* Supplied text *
Shahid Israr ul haque

Personal information
- Full name: Shahid Israr
- Born: 1 March 1950 Bareilly, Uttar Pradesh, India
- Died: 29 April 2013 (aged 63) Karachi, Pakistan
- Batting: Right-handed
- Role: Wicket-keeper

International information
- National side: Pakistan;
- Test debut (cap 73): 30 October 1976 v New Zealand

Career statistics
| Competition | Test | First-class |
| Matches | 1 | 31 |
| Runs scored | 7 | 868 |
| Batting average | – | 28.00 |
| 100s/50s | 0/0 | 0/3 |
| Top score | 7* | 93 |
| Catches/stumpings | 2/– | 66/22 |
- Source: ESPNcricinfo, 15 June 2017

= Shahid Israr =

Pakistani cricketer (1950–2013)

Shahid Israr (1 March 1950 – 29 April 2013) was a Pakistani cricketer from Karachi, Sindh. The son of Israr ul Haque, he played in one Test match against New Zealand as wicket-keeper in 1976.

He played 31 first-class matches, scoring 868 runs at an average of 28. He took 66 catches and made 22 stumpings. His first-class career spanned 11 years, from 1968 to 1979.

* Provided information *
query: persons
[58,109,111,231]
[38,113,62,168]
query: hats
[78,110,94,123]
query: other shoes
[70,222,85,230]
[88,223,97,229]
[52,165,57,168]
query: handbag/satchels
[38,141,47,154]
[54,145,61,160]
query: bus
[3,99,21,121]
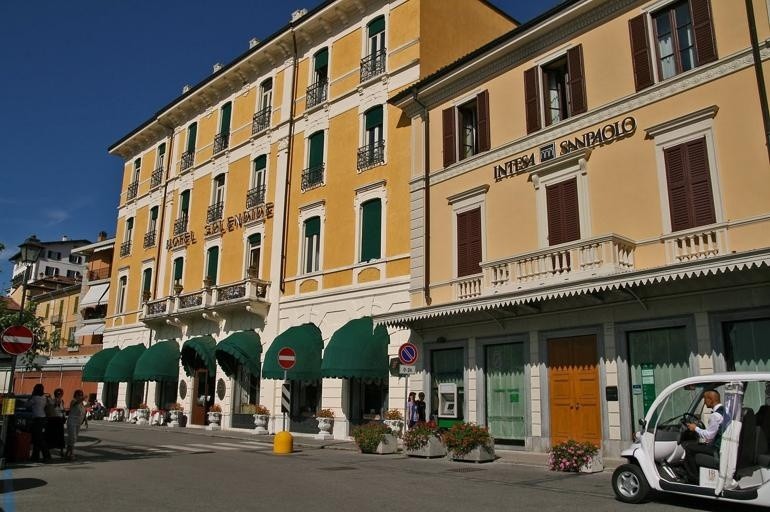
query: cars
[0,392,67,432]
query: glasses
[58,393,61,396]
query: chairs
[696,405,770,467]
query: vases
[577,450,603,473]
[136,409,148,425]
[207,412,221,430]
[449,437,495,463]
[254,414,269,434]
[167,411,183,427]
[316,418,333,440]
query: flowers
[139,403,148,409]
[209,405,221,412]
[254,407,270,415]
[316,409,335,418]
[546,438,599,473]
[351,421,496,456]
[169,403,184,411]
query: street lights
[7,234,46,393]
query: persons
[47,389,66,461]
[65,390,88,461]
[685,389,730,485]
[407,392,418,431]
[91,400,102,413]
[416,392,426,423]
[25,384,48,463]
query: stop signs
[1,325,33,356]
[278,347,296,370]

* Questions *
[1] Return the passage of the Shahid Israr profile from "Shahid Israr (1" to "1968 to 1979.", copied word for word.
[2] List each statistic that has its own row in the career statistics table of the Shahid Israr profile.

* Answer list *
[1]
Shahid Israr (1 March 1950 – 29 April 2013) was a Pakistani cricketer from Karachi, Sindh. The son of Israr ul Haque, he played in one Test match against New Zealand as wicket-keeper in 1976.

He played 31 first-class matches, scoring 868 runs at an average of 28. He took 66 catches and made 22 stumpings. His first-class career spanned 11 years, from 1968 to 1979.

[2]
- Matches
- Runs scored
- Batting average
- 100s/50s
- Top score
- Catches/stumpings